The Tranquillityite: named after the Mare Tranquillitatis | Photo: Shutterstock

Tranquillityite is one of the three lunar minerals found in the rock samples brought by the Apollo 11 mission in 1969.

Initially, it was thought to be unique to the moon, but in recent years tranquillityite has also been found on Earth.

Tranquillityite is a silicate mineral mostly composed of iron, oxygen, silicon, zirconium, and titanium, with small traces of the rare earth element yttrium and calcium.

The lunar stone was named after the Mare Tranquillitatis (Sea of Tranquility), the site of the first moon landing.

Along with pyroxferroite and armalcolite, tranquillityite is one of the three minerals found on the moon which had never been seen on earth.

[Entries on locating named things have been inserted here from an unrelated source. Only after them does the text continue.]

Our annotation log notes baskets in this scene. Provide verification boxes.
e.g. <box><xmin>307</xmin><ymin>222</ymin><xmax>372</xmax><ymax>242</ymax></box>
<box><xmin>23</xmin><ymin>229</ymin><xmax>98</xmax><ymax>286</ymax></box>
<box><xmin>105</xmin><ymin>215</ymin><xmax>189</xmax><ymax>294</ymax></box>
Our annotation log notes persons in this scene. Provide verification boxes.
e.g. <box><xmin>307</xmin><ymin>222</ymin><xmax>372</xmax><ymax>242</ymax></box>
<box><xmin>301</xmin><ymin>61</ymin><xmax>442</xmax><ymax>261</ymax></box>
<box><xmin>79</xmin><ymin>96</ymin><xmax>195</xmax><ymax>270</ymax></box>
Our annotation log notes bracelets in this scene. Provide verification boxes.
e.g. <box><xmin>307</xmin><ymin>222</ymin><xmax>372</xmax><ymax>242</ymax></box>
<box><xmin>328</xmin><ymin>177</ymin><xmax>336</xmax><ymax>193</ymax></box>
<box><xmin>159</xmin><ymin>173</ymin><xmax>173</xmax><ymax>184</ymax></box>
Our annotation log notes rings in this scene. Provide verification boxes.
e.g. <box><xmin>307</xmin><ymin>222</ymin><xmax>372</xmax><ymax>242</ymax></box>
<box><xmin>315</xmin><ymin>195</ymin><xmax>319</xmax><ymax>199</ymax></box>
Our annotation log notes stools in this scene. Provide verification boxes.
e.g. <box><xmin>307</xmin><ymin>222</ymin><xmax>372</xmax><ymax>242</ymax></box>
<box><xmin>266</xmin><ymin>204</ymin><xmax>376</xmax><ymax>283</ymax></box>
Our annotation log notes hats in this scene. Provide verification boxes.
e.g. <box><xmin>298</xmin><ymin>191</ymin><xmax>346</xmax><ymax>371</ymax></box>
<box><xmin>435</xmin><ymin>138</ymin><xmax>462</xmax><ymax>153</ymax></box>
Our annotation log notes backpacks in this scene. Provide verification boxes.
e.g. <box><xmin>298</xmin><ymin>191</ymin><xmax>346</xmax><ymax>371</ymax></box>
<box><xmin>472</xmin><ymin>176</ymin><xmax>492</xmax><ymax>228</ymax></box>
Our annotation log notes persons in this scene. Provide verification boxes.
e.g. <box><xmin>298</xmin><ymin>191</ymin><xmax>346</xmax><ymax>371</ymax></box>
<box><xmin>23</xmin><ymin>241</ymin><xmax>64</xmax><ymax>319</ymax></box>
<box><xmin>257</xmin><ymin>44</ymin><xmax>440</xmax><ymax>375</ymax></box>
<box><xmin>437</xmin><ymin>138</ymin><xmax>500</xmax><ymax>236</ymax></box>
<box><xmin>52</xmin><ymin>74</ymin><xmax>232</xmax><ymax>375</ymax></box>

The first two were eventually identified on the earth’s surface over the next ten years, but tranquillityite remained as a mineral unique to the satellite, with no terrestrial equivalent, found only in moon rock samples and lunar meteorites.

In 2011, small samples, just microns in length, were eventually found in six locations in the Pilbara region in Western Australia.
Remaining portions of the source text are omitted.